最近、世の中でますます話題になっている生成AI。
それとともに議論されることが多いのが、AIの発展や普及によって人の仕事が奪われるということ。その真相はいったいどうなのか?UI/UXデザイナーの深津貴之さんを招き、日本を代表するプロダクト開発のエキスパートであり、アドビ エグゼクティブフェローの及川 卓也、アドビの西山CDOとともにざっくばらんに語ってもらいました。
その様子を前編・後編としてお届けします。

▼前半をまだ読んでいないという方はこちらから


1)生成AIにより、コストや労働力不足が原因でできなかったことが、一気に解決するという話題がでました。今後はどんな世界が開けていくんでしょう?

西山:例えば生成AIで新たな視点の提案が生まれたりして、今まで一人の頭の中だけでやらなきゃいけなかったことが、アイデアのバリエーションが広がるみたいなことは起こったらいいなって思います。
 
深津:一人でできないことができるようになる、 がポイントだと思います。
 
及川:プログラミングの分野でもAIによる支援はあるんですが、リアルな同僚が一緒についてサポートしてくれるっていうことはそんなにないし、それをAIがやってくれるってなれば、AIが同僚とか仲間となり、一緒につくり上げていくっていうことができる世界観を示しているなという風に思いますね。

また、自分のクリエイティブに対して自分がどう思うかだけじゃなくて、同僚に意見を聞きたかったり、消費者に聞きたかったりすることもあるじゃないですか。実際に人を集めて意見を聞くっていうのが大変なときに、それ相当のことをAIと共にやれるっていう世界はくるんじゃないかなと思います。
 
深津:そうですね。自分は実際に、それをプロジェクトでやっています。 バーチャルインタビューに、完全依存では ないですけど、予算や工数、スピードが理由でユーザーインタビューできない時は、疑似ペルソナをつくってそれに質問してみることも。
 
ChatGPTなどは確率的に確からしい文章を出すから、実はペルソナみたいな、ユーザー属性の中央っぽい答えは得意だなぁと。

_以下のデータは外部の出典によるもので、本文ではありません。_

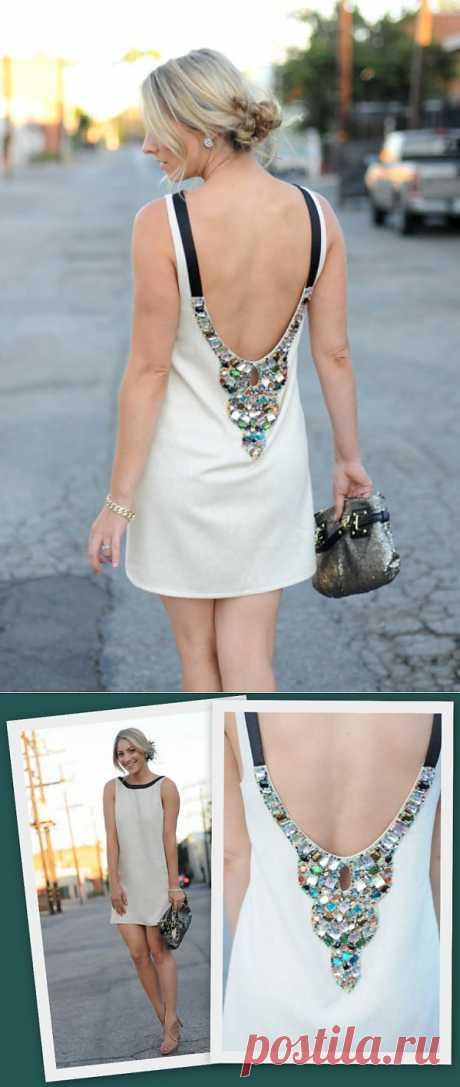 Платье с декором на спинке / Декор спины / Модный сайт о стильной переделке одежды и интерьера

実際にインタビューできる場合でも、疑似ペルソナで練習してからやるとか、疑似ペルソナを使って質問を想定してから本当のインタビューに挑むとか、そういった使い方はすごく良いのではないかと 。
 
及川:いいですね。わたし、プロダクトマネージャーの研修でユーザーインタビューのロールプレイをやるんですけれど、そのロールプレイでもニッチな仕事でロールプレイの相手にならない状況が発生することがあるんですよね。それがAIだったらできるんですよね。
 
深津:できますね。そこは僕も 強みだと思うし、 みんなが使ってない使い方で あると思います。


2)以前、及川さんは、生成AIは活用次第でイノベーションを起こしうると話していたと思うんですが、その点についてはどうでしょうか?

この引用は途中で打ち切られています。